Reduzi, fiquei só corujando de dentro da boleia. Viatura parada, botina na pista e aquele silêncio estranho de estrada quente. O ouro líquido no tanque ainda dava, mas o coração já não tava de leve. Pensei em podar e seguir viagem… mas estrada tem dessas: quando ela te chama, não adianta soltar a rédea. Algo ali não tava cheirando a filé — e eu senti que, se parasse, nada ia ser como antes.
O estouro veio seco, como tiro curto. O volante puxou pra direita e eu segurei no braço, pé no breque só o suficiente pra não arrancar tinta de ninguém. C tá doido, chofer, pensei, sentindo o Scania R450 vermelho gemer. Reduzi, joguei o bruto pro acostamento e deixei rolar até parar. O tapete preto fervia. O cheiro de borracha quente subiu na hora. Ouro negro chorando. Q R M logo cedo.
Desci já na liga, olho varrendo o retrovisor. Barra móvel passando colada, cachorro louco apavorando sem dó. A barriga de aço lá atrás balançava, mas firme. A bicheira não era — o caminhão é viatura, bem cuidado — só que estrada é assim: quando você acha que vai dar filé, vem a bucha pra te acordar. Ajoelhei, mão na banda lateral do pneu. Rasgo feio. Nada de remendo. Rapadura é doce, mas não é mole não, e apois, chofer.
Voltei pra boleia, puxei o macaco, liguei o aparato no A M só pra copiar. Mosca branca no canal. Silêncio. O sol batendo no para-brisa, suor escorrendo pela testa. Abri a caixa, peguei a bailarina e marquei o pneu. Troca rápida, fazendo média no tempo. Enquanto girava a chave de roda, o pensamento correu solto.

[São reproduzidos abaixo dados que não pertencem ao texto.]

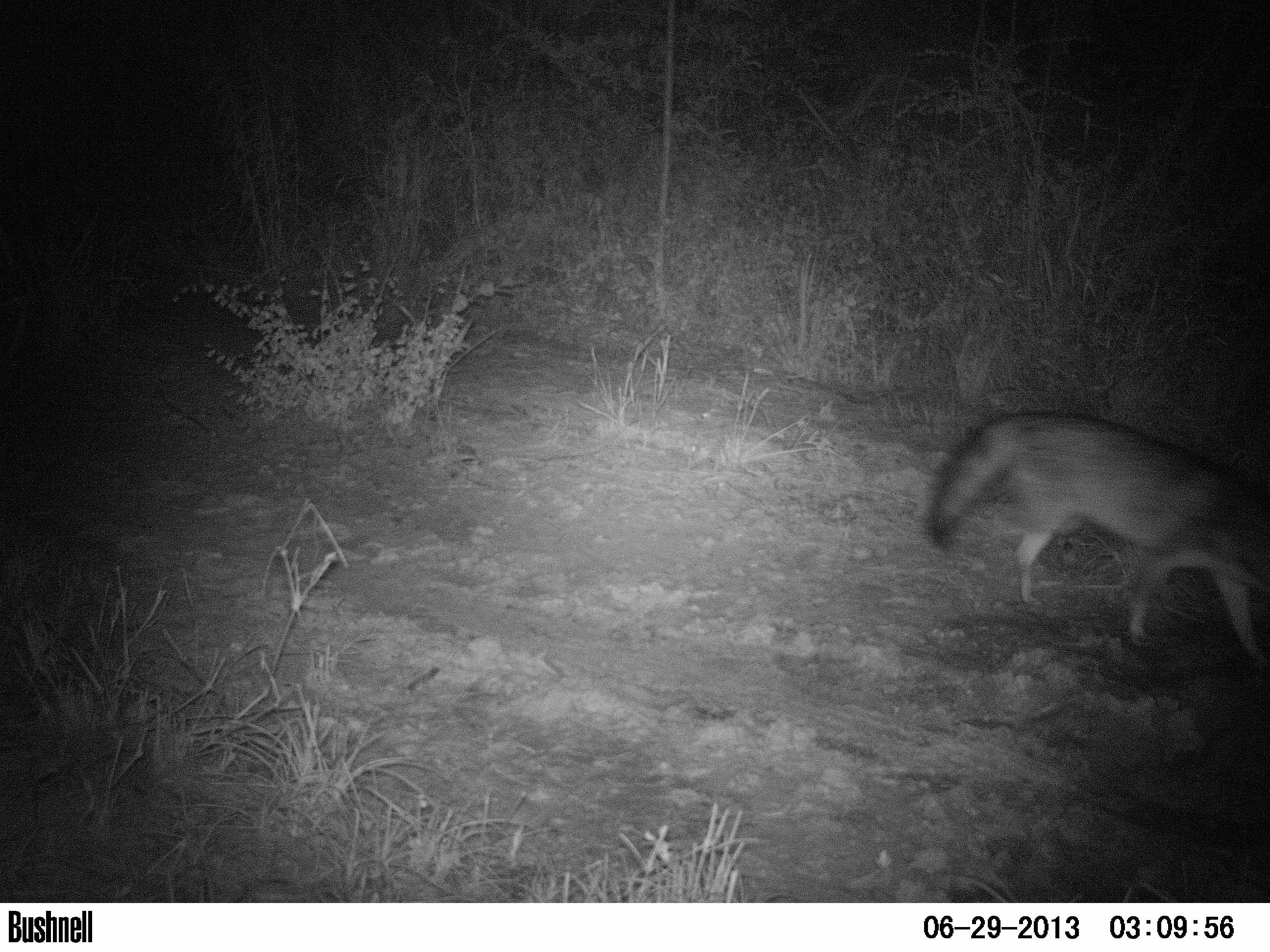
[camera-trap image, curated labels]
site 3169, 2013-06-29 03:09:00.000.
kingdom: Animalia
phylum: Chordata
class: Mammalia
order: Carnivora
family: Canidae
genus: Cerdocyon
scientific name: Cerdocyon thous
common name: crab-eating fox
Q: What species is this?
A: Cerdocyon thous (crab-eating fox).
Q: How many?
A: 1.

Sempre corre.
Meu nome é João Batista. Trinta e oito nas costas, mais de quinze batendo asfalto. Aprendi cedo a comer barbante e a dormir dois metros horizontais quando dá. A estrada virou minha casa, a boleia meu quarto, a caixa minha cozinha. Fogão de pobre improvisado no cabeçote quando a marmita azeda. Chá de urubu pra espantar o sono. Cristal longe, cristalografia inteira me esperando do outro lado do mapa. É assim.

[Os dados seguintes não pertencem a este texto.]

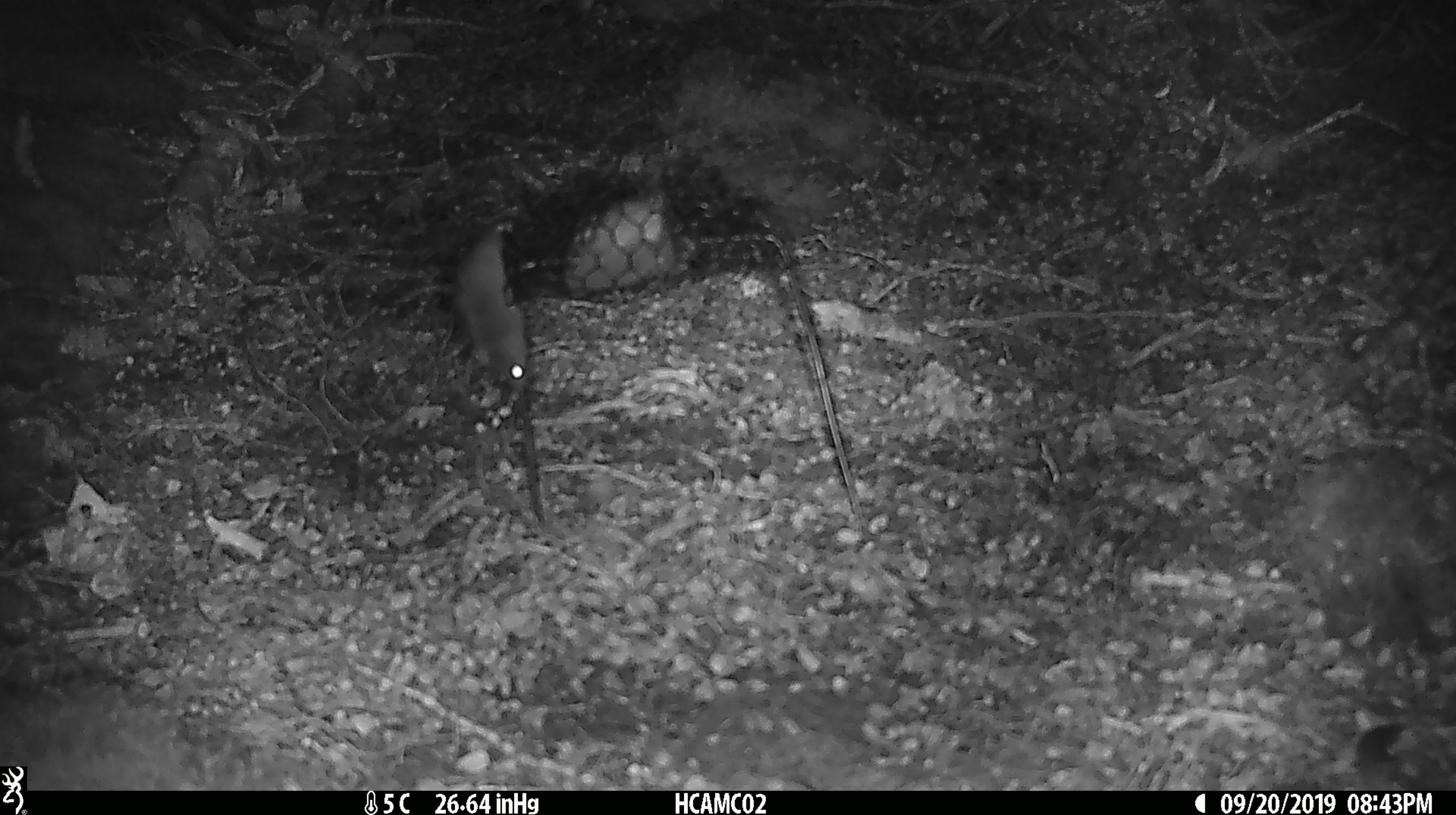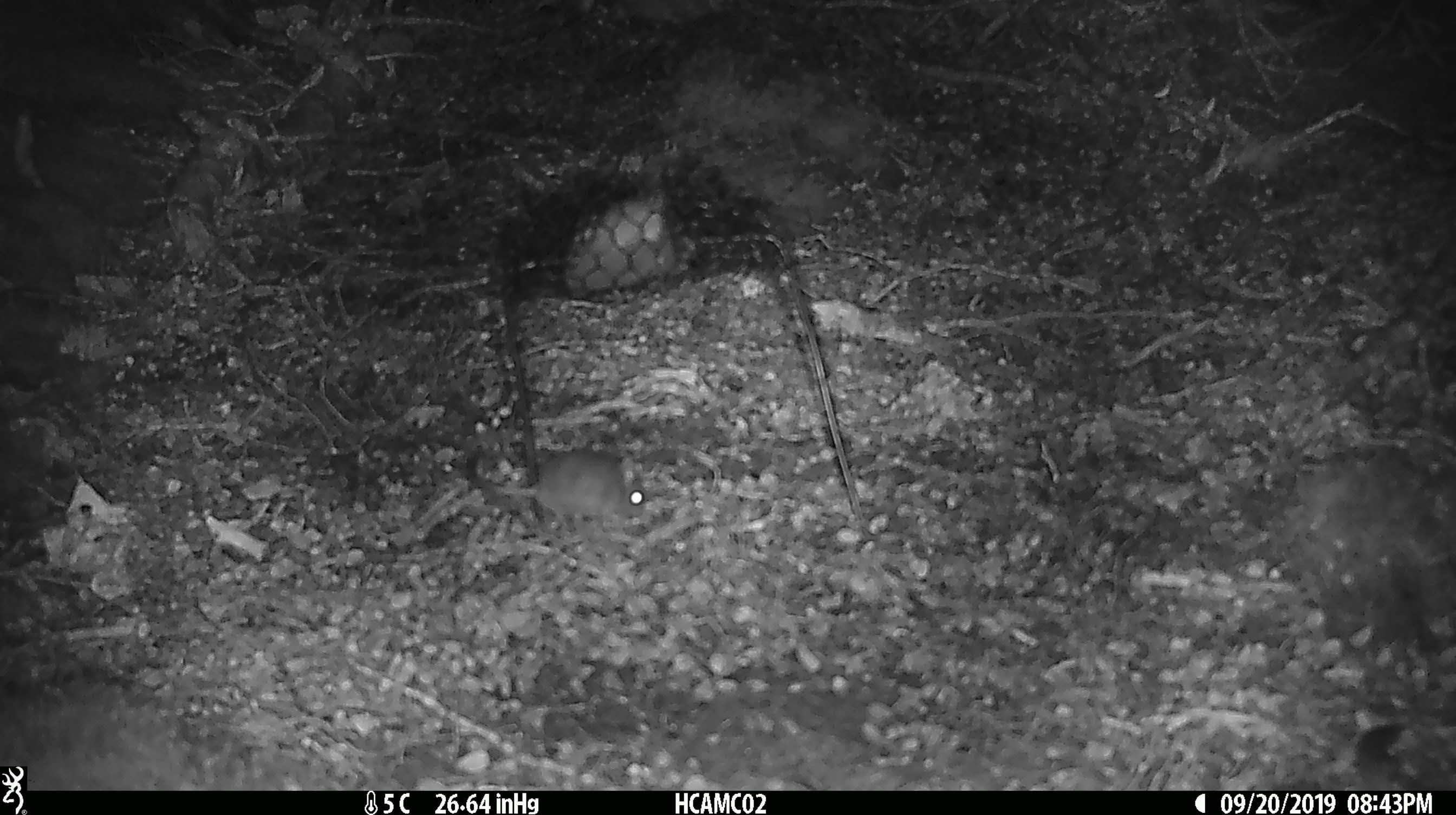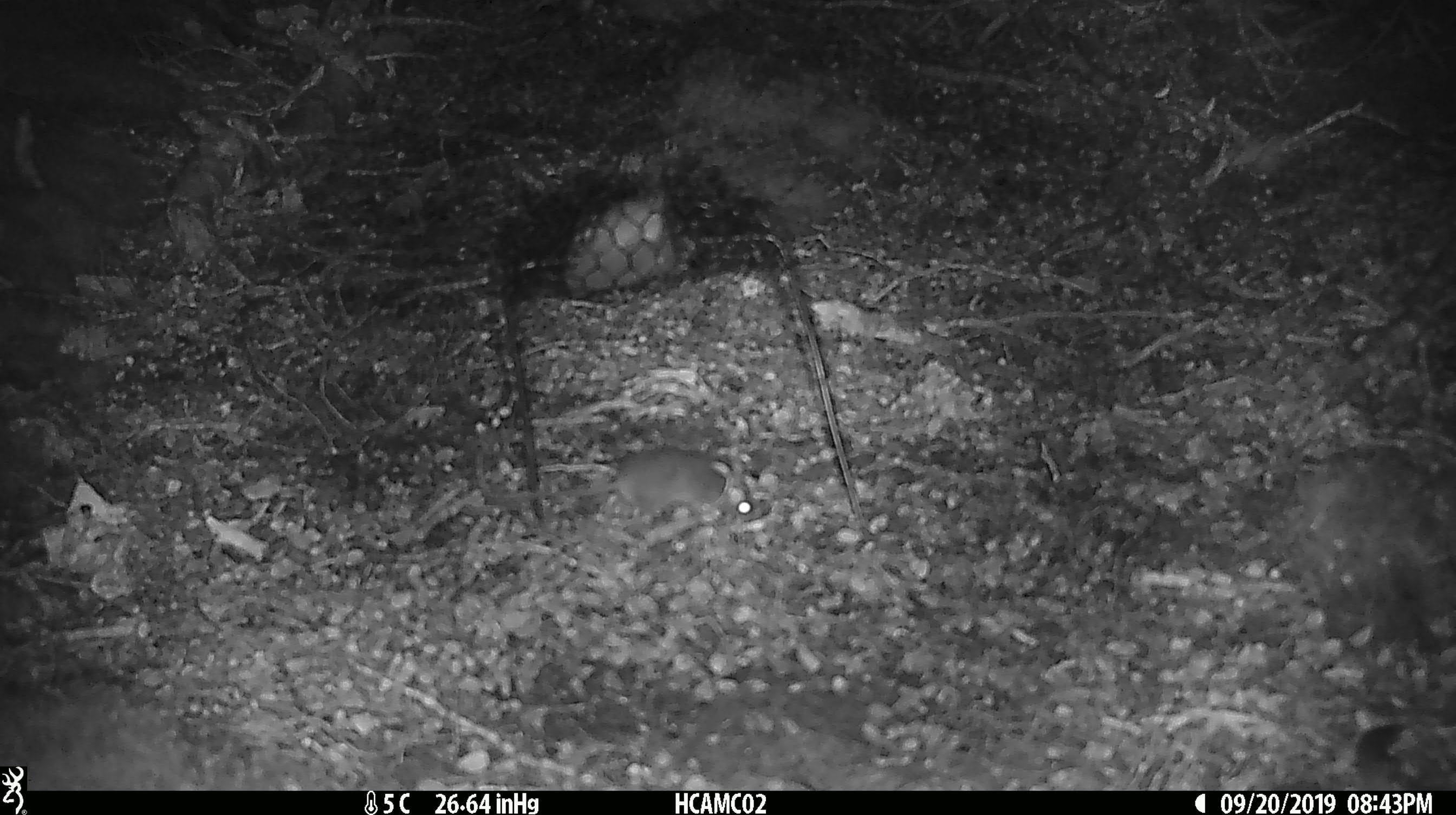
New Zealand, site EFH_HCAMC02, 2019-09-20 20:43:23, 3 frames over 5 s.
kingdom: Animalia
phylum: Chordata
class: Mammalia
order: Rodentia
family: Muridae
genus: Mus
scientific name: Mus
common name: mouse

Terminei a troca, apertei no cruzado, desci o caminhão. O Scania assentou bonito. Dei dois passos pra trás e respirei fundo. O vento quente trouxe poeira e diesel. O coração desacelerou. Tô na liga, eu disse baixo, só pra mim. Engatei, sinalizei, voltei pro tapetão. A B R cento e dezesseis abriu à frente como sempre: longa, reta, mentirosa.
Não rodei cinco quilômetros quando o rádio chiou. Um “break” tímido, fundo de poço. Ajustei o Q R G. Nada. Desliguei. Às vezes é melhor ouvir o motor. Ele fala. O Scania canta grave quando tá feliz, reclama quando algo não vai bem. Naquele dia, cantava firme, mas eu sentia o estômago embrulhado. Intuição de caminhoneiro não falha. A estrada tava diferente.
Passei por um top leve, descida curta. Fiz banguela só um toque, segurando no freio-motor. Lá embaixo, o movimento apertou. Barra móvel costurando, marcha lenta atrapalhando, um condenado carregado de pedra segurando a faixa. Podar ou não podar? Segurei. Vida longa se ganha com paciência.